[ 
https://issues.apache.org/jira/browse/SPARK-49030?page=com.atlassian.jira.plugin.system.issuetabpanels:all-tabpanel
 ]

Haejoon Lee updated SPARK-49030:
--------------------------------
    Fix Version/s: 3.5.4
                       (was: 3.5.3)

> Self join of a CTE seems non-deterministic
> ------------------------------------------
>
>                 Key: SPARK-49030
>                 URL: https://issues.apache.org/jira/browse/SPARK-49030
>             Project: Spark
>          Issue Type: Bug
>          Components: SQL
>    Affects Versions: 4.0.0
>         Environment: Tested with Spark 3.4.1, 3.5.1, and 4.0.0-preview.

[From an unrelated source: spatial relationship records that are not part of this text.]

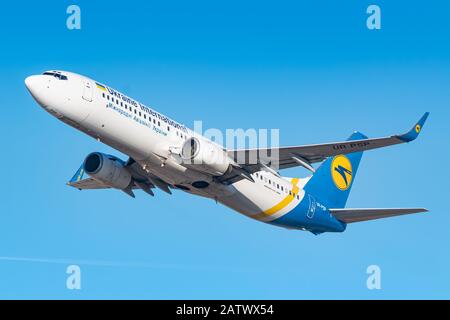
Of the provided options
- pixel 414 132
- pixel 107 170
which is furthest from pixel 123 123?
pixel 414 132

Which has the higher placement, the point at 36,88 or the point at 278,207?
the point at 36,88

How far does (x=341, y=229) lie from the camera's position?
182 feet

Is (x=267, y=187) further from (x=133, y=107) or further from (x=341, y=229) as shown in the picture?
(x=133, y=107)

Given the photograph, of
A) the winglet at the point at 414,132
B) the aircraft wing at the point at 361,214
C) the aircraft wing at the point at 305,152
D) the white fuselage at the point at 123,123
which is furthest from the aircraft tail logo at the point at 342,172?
the winglet at the point at 414,132

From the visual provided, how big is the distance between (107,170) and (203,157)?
7.27 metres

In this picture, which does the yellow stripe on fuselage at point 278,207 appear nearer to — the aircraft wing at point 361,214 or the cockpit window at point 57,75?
the aircraft wing at point 361,214

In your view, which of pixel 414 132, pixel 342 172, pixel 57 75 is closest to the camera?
pixel 414 132

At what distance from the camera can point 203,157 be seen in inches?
1795

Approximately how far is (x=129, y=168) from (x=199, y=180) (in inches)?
216

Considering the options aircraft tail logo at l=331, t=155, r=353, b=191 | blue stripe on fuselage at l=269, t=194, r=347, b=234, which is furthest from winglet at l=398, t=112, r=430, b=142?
aircraft tail logo at l=331, t=155, r=353, b=191

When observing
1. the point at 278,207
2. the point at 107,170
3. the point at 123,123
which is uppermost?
the point at 123,123

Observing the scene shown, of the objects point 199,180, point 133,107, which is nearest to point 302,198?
point 199,180

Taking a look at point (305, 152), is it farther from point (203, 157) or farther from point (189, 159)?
point (189, 159)

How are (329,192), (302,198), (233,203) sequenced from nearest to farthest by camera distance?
(233,203)
(302,198)
(329,192)
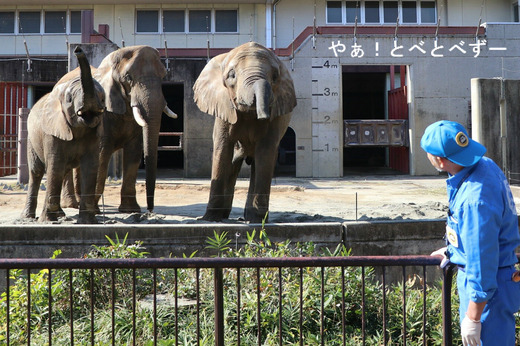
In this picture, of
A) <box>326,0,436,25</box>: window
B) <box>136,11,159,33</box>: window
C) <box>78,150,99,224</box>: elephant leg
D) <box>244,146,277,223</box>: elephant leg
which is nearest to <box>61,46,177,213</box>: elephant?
<box>78,150,99,224</box>: elephant leg

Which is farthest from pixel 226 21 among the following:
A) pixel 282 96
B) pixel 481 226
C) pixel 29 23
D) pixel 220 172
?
pixel 481 226

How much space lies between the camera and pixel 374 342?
18.5 feet

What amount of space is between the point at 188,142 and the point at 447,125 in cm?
1850

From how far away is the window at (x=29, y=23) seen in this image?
29.0 meters

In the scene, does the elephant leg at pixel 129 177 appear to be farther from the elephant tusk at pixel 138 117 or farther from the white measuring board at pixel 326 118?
the white measuring board at pixel 326 118

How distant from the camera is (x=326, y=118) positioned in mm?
22594

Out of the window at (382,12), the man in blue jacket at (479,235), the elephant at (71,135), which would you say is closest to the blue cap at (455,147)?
the man in blue jacket at (479,235)

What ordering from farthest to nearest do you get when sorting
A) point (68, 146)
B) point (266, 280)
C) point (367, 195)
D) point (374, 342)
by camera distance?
point (367, 195) < point (68, 146) < point (266, 280) < point (374, 342)

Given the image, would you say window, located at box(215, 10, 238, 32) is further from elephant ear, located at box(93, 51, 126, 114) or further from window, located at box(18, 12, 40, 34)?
elephant ear, located at box(93, 51, 126, 114)

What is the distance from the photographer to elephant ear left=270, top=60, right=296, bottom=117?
856 cm

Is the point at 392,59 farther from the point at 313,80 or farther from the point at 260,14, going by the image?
the point at 260,14

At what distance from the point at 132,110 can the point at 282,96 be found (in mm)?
2756

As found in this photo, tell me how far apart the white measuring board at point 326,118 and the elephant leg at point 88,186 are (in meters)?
14.3

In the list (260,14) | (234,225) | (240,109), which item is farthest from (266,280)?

>            Reporter: Jihoon Son
>            Priority: Minor
>             Fix For: 3.5.4
>
>         Attachments: screenshot-1.png
>
>
> {code:java}
> WITH c AS (SELECT * FROM customer LIMIT 10)
> SELECT count(*)
> FROM c c1, c c2
> WHERE c1.c_customer_sk > c2.c_customer_sk{code}
> Suppose a self join query on a CTE such as the one above.

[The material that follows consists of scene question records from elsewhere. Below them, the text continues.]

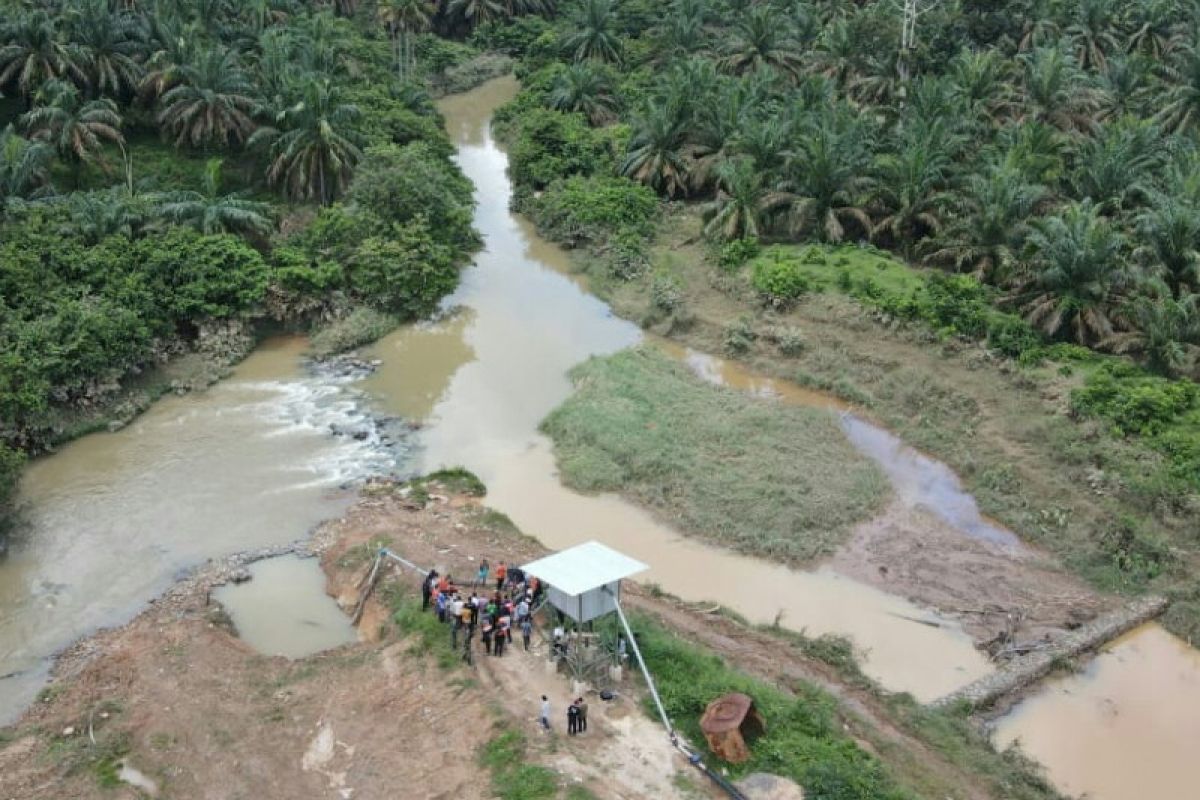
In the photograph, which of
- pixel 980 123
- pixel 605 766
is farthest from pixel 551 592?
pixel 980 123

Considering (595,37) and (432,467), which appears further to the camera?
(595,37)

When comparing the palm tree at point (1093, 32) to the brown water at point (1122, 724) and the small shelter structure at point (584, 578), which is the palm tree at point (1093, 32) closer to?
the brown water at point (1122, 724)

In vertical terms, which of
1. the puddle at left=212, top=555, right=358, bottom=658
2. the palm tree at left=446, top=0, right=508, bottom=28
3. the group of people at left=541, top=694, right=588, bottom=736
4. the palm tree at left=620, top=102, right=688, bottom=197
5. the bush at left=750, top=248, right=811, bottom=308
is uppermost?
the palm tree at left=446, top=0, right=508, bottom=28

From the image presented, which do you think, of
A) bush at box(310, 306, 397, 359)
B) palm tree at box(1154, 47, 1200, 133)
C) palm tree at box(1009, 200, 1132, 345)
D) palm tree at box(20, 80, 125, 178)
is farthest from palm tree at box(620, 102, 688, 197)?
palm tree at box(20, 80, 125, 178)

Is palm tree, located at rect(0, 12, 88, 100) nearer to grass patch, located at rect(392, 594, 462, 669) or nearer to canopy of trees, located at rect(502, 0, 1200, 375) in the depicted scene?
canopy of trees, located at rect(502, 0, 1200, 375)

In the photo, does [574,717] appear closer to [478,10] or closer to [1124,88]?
[1124,88]

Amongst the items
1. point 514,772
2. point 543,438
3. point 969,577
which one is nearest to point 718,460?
point 543,438

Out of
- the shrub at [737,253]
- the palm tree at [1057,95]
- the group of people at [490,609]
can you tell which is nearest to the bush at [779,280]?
the shrub at [737,253]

> Spark generates a physical plan like the one below for this query.
> {code:java}
> == Physical Plan ==
> AdaptiveSparkPlan isFinalPlan=false
> +- HashAggregate(keys=[], functions=[count(1)], output=[count(1)#194L])
>    +- HashAggregate(keys=[], functions=[partial_count(1)], 
> output=[count#233L])
>       +- Project
>          +- BroadcastNestedLoopJoin BuildRight, Inner, (c_customer_sk#0 > 
> c_customer_sk#214)
>             :- Filter isnotnull(c_customer_sk#0)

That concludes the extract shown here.